Work item: Return the following data exactly, with all pictures left out.

++++ Supplied material

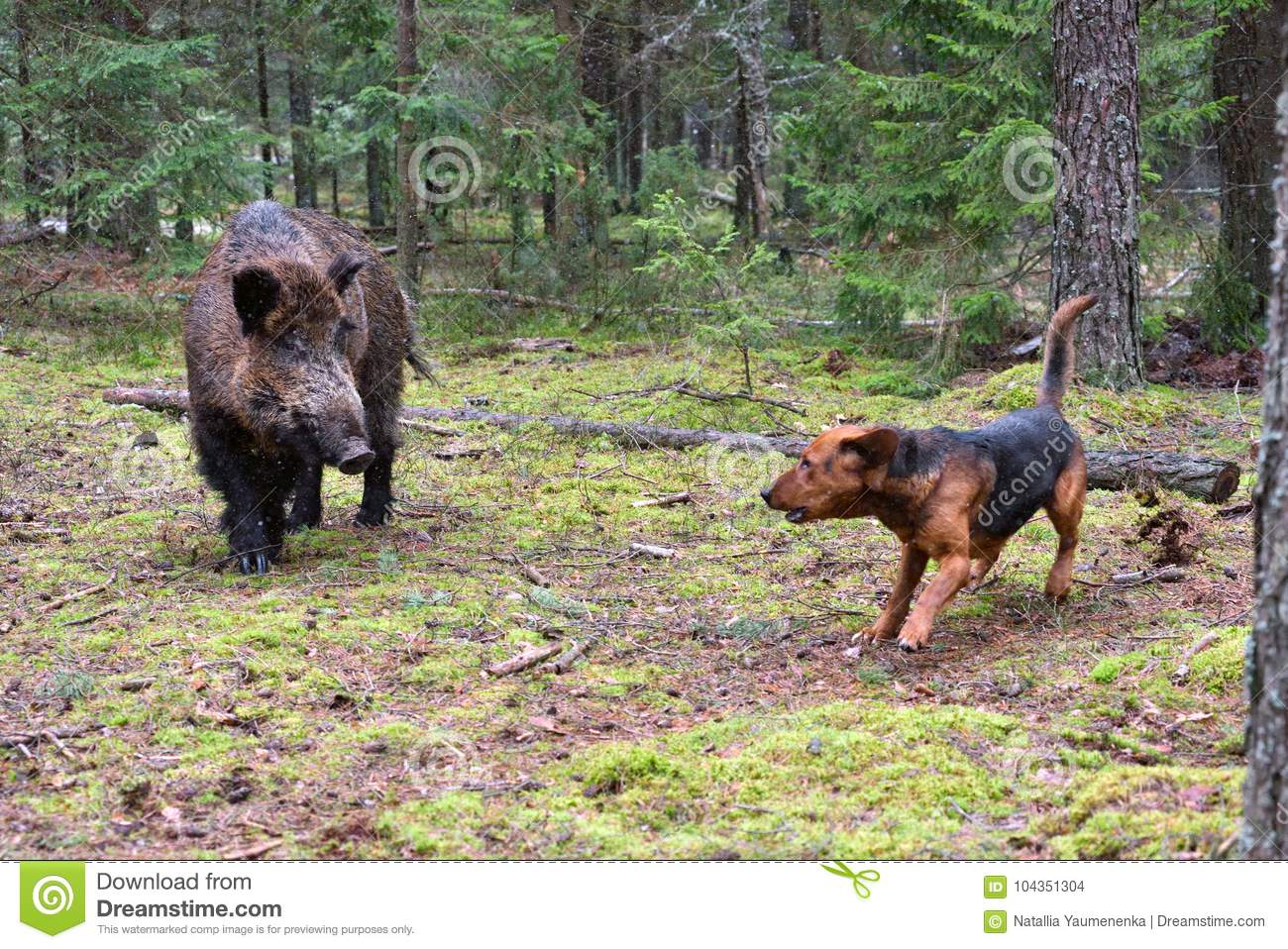 Hunting with hound stock photo  Image of gonchak, animal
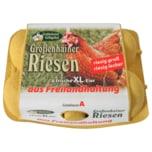 Großenhainer Eier Freilandhaltung 6 Stück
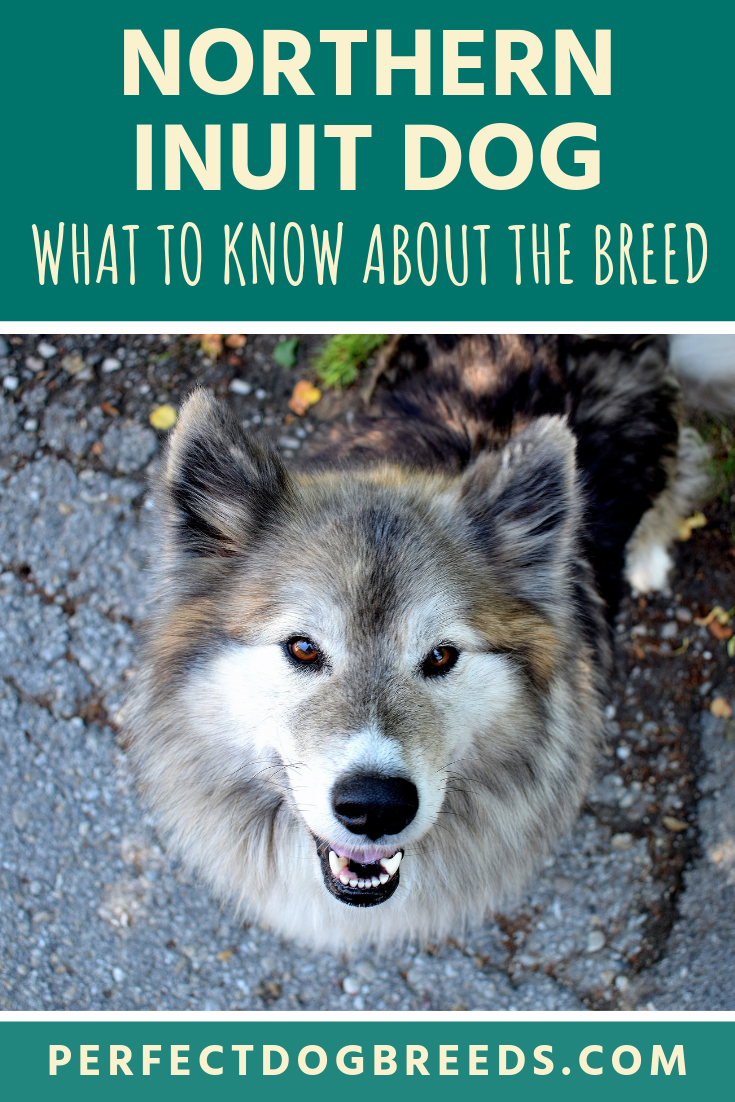 Pictures Of Northern Breed Dogs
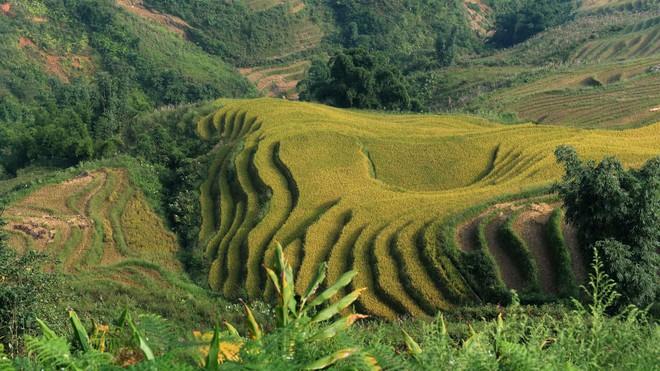 CNN: Đây là 30 điểm đến đẹp nhất Việt Nam - Ảnh 3.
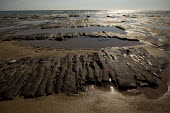 Tywyn beach, where storms revealed 6,000 year old ancient cut peat beds. Powys, Wales. - Jess Hurd - 18-06-2014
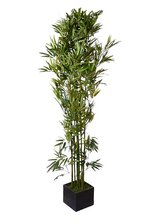 6FT BAMBOO TREE W/WOODEN POT GREEN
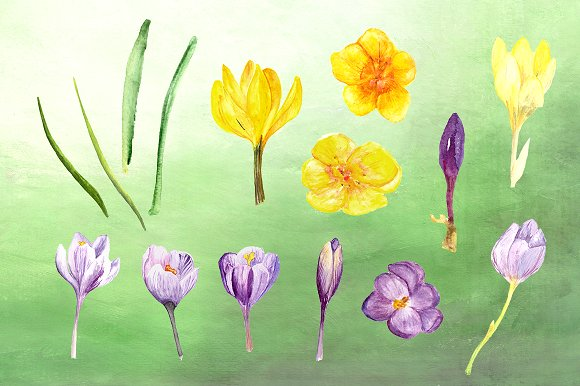 Spring Melody Watercolor Clipart Set example image 2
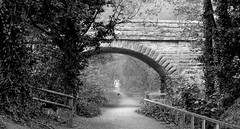 Under the Arches (TERRY KEARNEY) Tags: bridge flowers trees england urban blackandwhite dog dogs nature monochrome weather animal animals june skyline canon landscape daylight woods europe flickr day outdoor wildlife parks tunnel arches canine explore fields kearney wirral merseyside 2016 wirralway wirralcountrypark wirralmerseyside welshcollie thewirralway oneterry wirralpeninsular summer2016 canoneos1dmarkiv terrykearney cheshirefields june2016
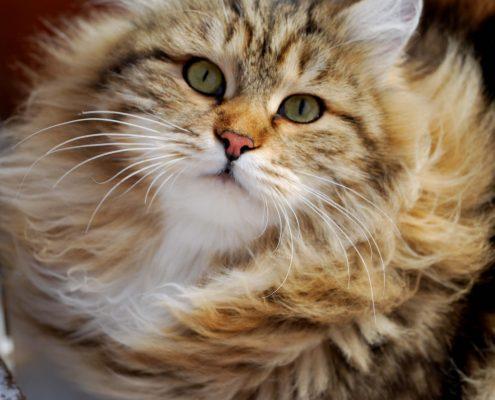 Sibirya Kedisi Resimleri
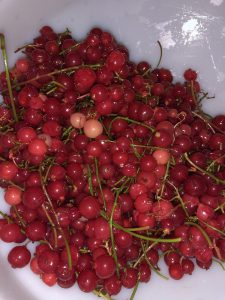 Funneling currants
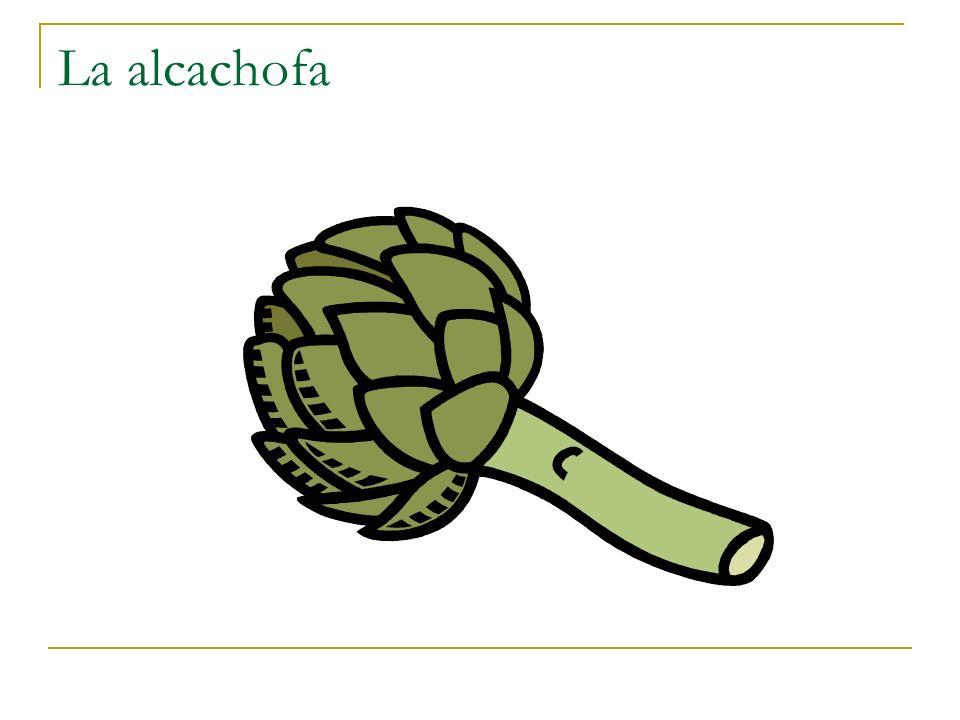 La alcachofa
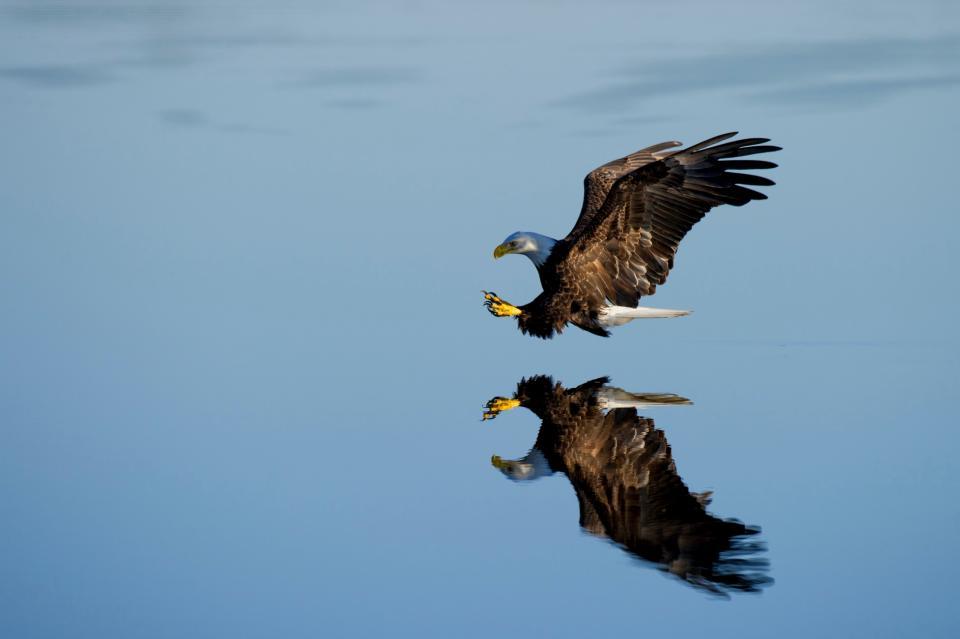 blue, sky, cloud, bird, flying, animal, reflection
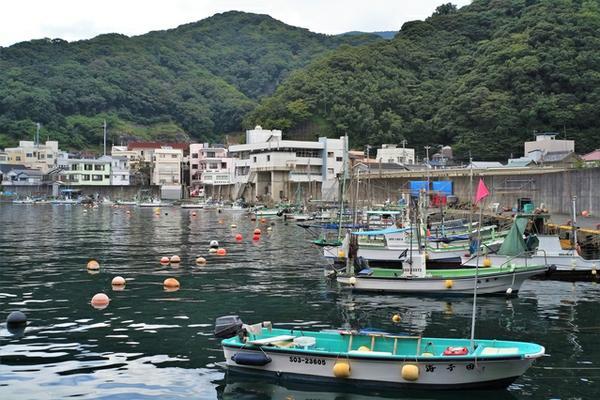 田子漁港 image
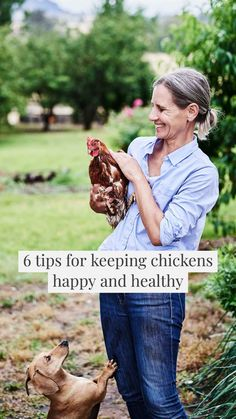 Backyard Chickens 6 tips for keeping chickens happy and healthy. Low Maintenance Pets, Low Maintenance Garden Design, Low Maintenance Landscaping, Small Front Yard Landscaping, Landscaping Company, Lawn Mowing Business, Lawn Care Business, Growing Lavender, Health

++++++++

Solution to this exercise:
 Hunting with hound stock photo  Image of gonchak, animal
 Großenhainer Eier Freilandhaltung 6 Stück
 Pictures Of Northern Breed Dogs
 CNN: Đây là 30 điểm đến đẹp nhất Việt Nam - Ảnh 3.
 Tywyn beach, where storms revealed 6,000 year old ancient cut peat beds. Powys, Wales. - Jess Hurd - 18-06-2014
 6FT BAMBOO TREE W/WOODEN POT GREEN
 Spring Melody Watercolor Clipart Set example image 2
 Under the Arches (TERRY KEARNEY) Tags: bridge flowers trees england urban blackandwhite dog dogs nature monochrome weather animal animals june skyline canon landscape daylight woods europe flickr day outdoor wildlife parks tunnel arches canine explore fields kearney wirral merseyside 2016 wirralway wirralcountrypark wirralmerseyside welshcollie thewirralway oneterry wirralpeninsular summer2016 canoneos1dmarkiv terrykearney cheshirefields june2016
 Sibirya Kedisi Resimleri
 Funneling currants
 La alcachofa
 blue, sky, cloud, bird, flying, animal, reflection
 田子漁港 image
 Backyard Chickens 6 tips for keeping chickens happy and healthy. Low Maintenance Pets, Low Maintenance Garden Design, Low Maintenance Landscaping, Small Front Yard Landscaping, Landscaping Company, Lawn Mowing Business, Lawn Care Business, Growing Lavender, Health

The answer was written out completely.